I am sitting on my balcony in a hotel at the top of MT Carmel overlooking the port of Haifa. It is a spectacular view of the elbow of the Mediterranean. The weather is warm but not hot. This is the third to last day of a trip that has been an intense experience in every way.
I have a number of posts yet unfinished and unsent. I am going to try my best to take a couple of hours before I close my eyes tonight to catch up and post the rest on facebook and then, I think, on the blog as well....
Today we are going to a Druze village and on a visit to the nearby Bahai gardens. Tonight we have dinner with the local Hands of Peace kids and their families.
It is scheduled to be a much lighter day after one packed program after another. Yesterday morning we went on a political tour of Jerusalem--with maps in hand and expert guides who explained to us the current politics of polarization in the city of Jerusalem. We visited with a Palestinian citizen of the City of David/Zalwan and observed and heard about the living conditions that he and his family experience. Two of his sons are in different prisons; his eleven year old son has been arrested 8 times--for alleged throwing stones--taken from his house in the middle of the night.
It was very interesting, then, to go to lunch at the Petra Restaurant and hear from an orthodox rabbi (from Brookline, Ma!) in his mid to late 30's who told us of the benevolent democracy with education and health care and great freedom of speech that is Israel. It was such a different narrative, given what we had seen with our own eyes and heard with our own ears, only hours earlier.
Thankfully the presentation after-lunch concluded with Asiz on behalf of the Circle of Bereaved Families and the work they do to encourage and demonstrate that violence is not an answer and retaliation solves nothing. From the rabbi's perspective, and in that narrative, SECURITY trumps everything. In Asiz's narrative, compassion and relationship building is the only way. Asiz mentioned that he has been told that Gandhi and his way have little appeal to the Israeli government.
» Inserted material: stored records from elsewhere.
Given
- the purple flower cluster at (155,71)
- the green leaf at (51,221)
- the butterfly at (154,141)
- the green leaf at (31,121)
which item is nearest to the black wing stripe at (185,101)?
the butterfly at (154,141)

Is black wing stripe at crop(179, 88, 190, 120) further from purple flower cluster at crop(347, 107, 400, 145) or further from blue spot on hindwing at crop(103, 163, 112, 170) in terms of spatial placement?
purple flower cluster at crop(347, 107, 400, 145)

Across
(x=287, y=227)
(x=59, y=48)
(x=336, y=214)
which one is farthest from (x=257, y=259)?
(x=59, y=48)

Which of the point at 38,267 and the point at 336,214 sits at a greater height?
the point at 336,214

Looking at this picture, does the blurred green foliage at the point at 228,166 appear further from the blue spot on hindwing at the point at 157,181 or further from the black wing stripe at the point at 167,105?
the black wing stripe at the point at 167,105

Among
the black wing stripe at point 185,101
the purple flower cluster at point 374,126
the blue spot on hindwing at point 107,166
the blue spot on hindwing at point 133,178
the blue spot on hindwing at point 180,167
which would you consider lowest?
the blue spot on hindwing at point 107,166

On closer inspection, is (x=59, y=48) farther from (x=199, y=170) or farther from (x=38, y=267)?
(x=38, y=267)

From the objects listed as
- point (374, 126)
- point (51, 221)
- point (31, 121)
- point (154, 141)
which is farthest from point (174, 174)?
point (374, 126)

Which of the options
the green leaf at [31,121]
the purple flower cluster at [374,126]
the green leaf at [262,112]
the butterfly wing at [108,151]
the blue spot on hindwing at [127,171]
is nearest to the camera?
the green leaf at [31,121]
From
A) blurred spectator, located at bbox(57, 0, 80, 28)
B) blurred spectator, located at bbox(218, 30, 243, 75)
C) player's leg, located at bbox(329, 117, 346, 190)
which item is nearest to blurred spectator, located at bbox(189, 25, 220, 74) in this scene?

The wall, the check points, the omnipresence of fingers-on-the-trigger IDF is juxtaposed to the work of Asiz and other peace-making and reconciliation advocates who have gone so far as to donate blood, Jew to Palestinian and Palestinian to Jew. In response to someone who asked how an individual could do such a thing, the response was--it is better to give blood to give life than to spill it on the ground.
Alas--it is only with such courage can hope be sustained and peace not eluded forever.